__Spatial reasoning dataset excerpts__
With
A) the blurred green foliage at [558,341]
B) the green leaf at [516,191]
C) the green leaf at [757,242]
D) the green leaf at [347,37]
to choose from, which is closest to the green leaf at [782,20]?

__CHALLENGE__
Rewrite the lines of the records above as a numbered list, omitting any blank lines.

__EXERCISE ANSWER__
1. With
2. A) the blurred green foliage at [558,341]
3. B) the green leaf at [516,191]
4. C) the green leaf at [757,242]
5. D) the green leaf at [347,37]
6. to choose from, which is closest to the green leaf at [782,20]?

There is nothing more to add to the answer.